First, with the goal of executing the semantic auxiliary structure task by the semantic auxiliary structure module (i.e. module 2.1 in fig. 3), the embodiment considers that the semantic tags can be expressed as a priori knowledge of the structure inference. For a certain point or voxel in space, the geometrical information it contains at different spatial positions has a high variability. Often points in the same object are more homogenous, i.e. points inside the same object are likely to belong to the same semantic category as their surroundings. Meanwhile, points at the curved surface, the edge and the vertex have richer geometric information than points inside the object, and most of the points have different semantic labels with the surrounding environment. Therefore, the geometric properties of each point in the space can be deduced according to the semantic information of the point and the semantic labels of the surrounding points, and the geometric structure of the scene object is completed. Secondly, semantic information also contains higher-order geometric prior knowledge, and categories such as indoor wall surfaces, floors, ceilings, doors and windows necessarily contain a large number of plane and straight-line elements. In the embodiment, the superpixel segmentation algorithm and the traditional line extraction algorithm LSD can be used for carrying out plane and line segmentation preliminarily, and abundant plane and line information in the space can be obtained, so that local and global geometric constraints such as line or plane constraints can be established for a scene completion task according to the semantic information, and a more robust and smoother geometric structure can be completed. The specific plane and line constraints are shown in fig. 9. For the extracted planes, 4 pixel points (a; B; C; D) can be randomly selected and projected to the 3D to get four points (A; B; C; D) in space according to their depth values. According to the basic knowledge of the geometry, the method can be known,

and

should be perpendicular to the plane Δ ABC. If D and Δ ABC are coplanar, then

And

should be 0, i.e. the dot product of

Network learning can be supervised as an error term. Its loss function can be defined as:

wherein L is_PCRepresents the Plane Consistency constraint (Plane Consistency), N_PRepresents the number of combinations of four points extracted from the plane,

the vectors between points A, B in the ith group of points,

the vectors between points A, C in the ith group of points,

is the vector between points A, D in the ith group of points.

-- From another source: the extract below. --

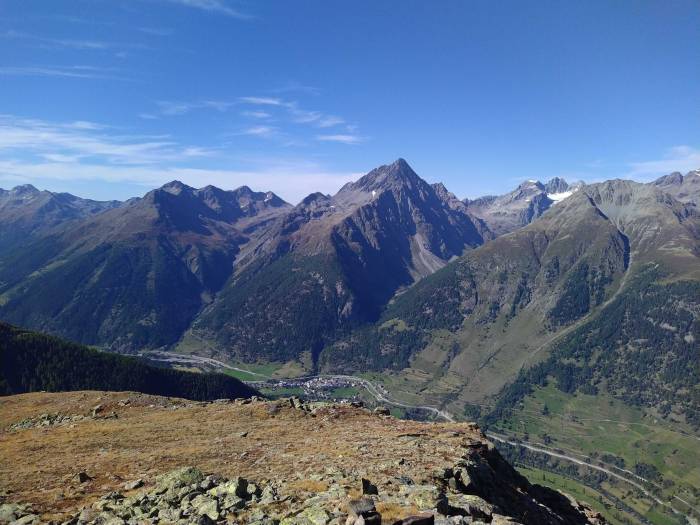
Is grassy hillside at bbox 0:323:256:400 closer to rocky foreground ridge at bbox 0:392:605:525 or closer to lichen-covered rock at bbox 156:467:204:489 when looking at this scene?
rocky foreground ridge at bbox 0:392:605:525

According to the embodiment, the outer points can be removed through plane constraint, so that the scene structure obtained through completion is more consistent.

Wherein L is_PCRepresents the Plane Consistency constraint (Plane Consistency), N_PTo represent

Since a Line segment is another ubiquitous element in an artificial environment, and a Line segment in a two-dimensional image always corresponds to a straight Line in a three-dimensional space, the present embodiment will also establish a straight Line Consistency constraint (Line Consistency). When constructing a straight line consistency loss, the strategy of planar consistency loss may still be followed. That is, the embodiment can randomly extract 3 pixels from the extracted line segment, i.e., (e; f; g). Their corresponding three-dimensional points E, F and G should be constrained to be on the same line, and

and

the cross product of (d) should be a zero vector. Therefore, the temperature of the molten metal is controlled,

the learning of the scene completion task can be supervised as an error item. This embodiment can select N from a straight line_lGroup data to construct a loss function L_lcIt is defined as follows:

in the formula (I), the compound is shown in the specification,

the vectors between points E, F in the ith group of points,

is the vector between points E, G in the ith group of points.

Secondly, with the goal of executing the structure-assisted semantic task by the structure-assisted semantic module (i.e., module 2.2 in fig. 3), the embodiment considers that the dense shape prior obtained by the scene completion task can better help to infer the semantic category of the object. In the previous work, when the sparse scene is gradually complemented into the dense scene, as shown in fig. 10, the shape contour of the truck at the circle is slowly revealed, and the technical solution provided by the embodiment is easier to identify that is a truck, but not other semantic categories. However, the mainstream method at present is to implicitly express the relationship between shape information and semantics in a scene structure by using an end-to-end neural network. The present embodiments may attempt to model semantic features with structural features, explicitly aiding the semantic segmentation task.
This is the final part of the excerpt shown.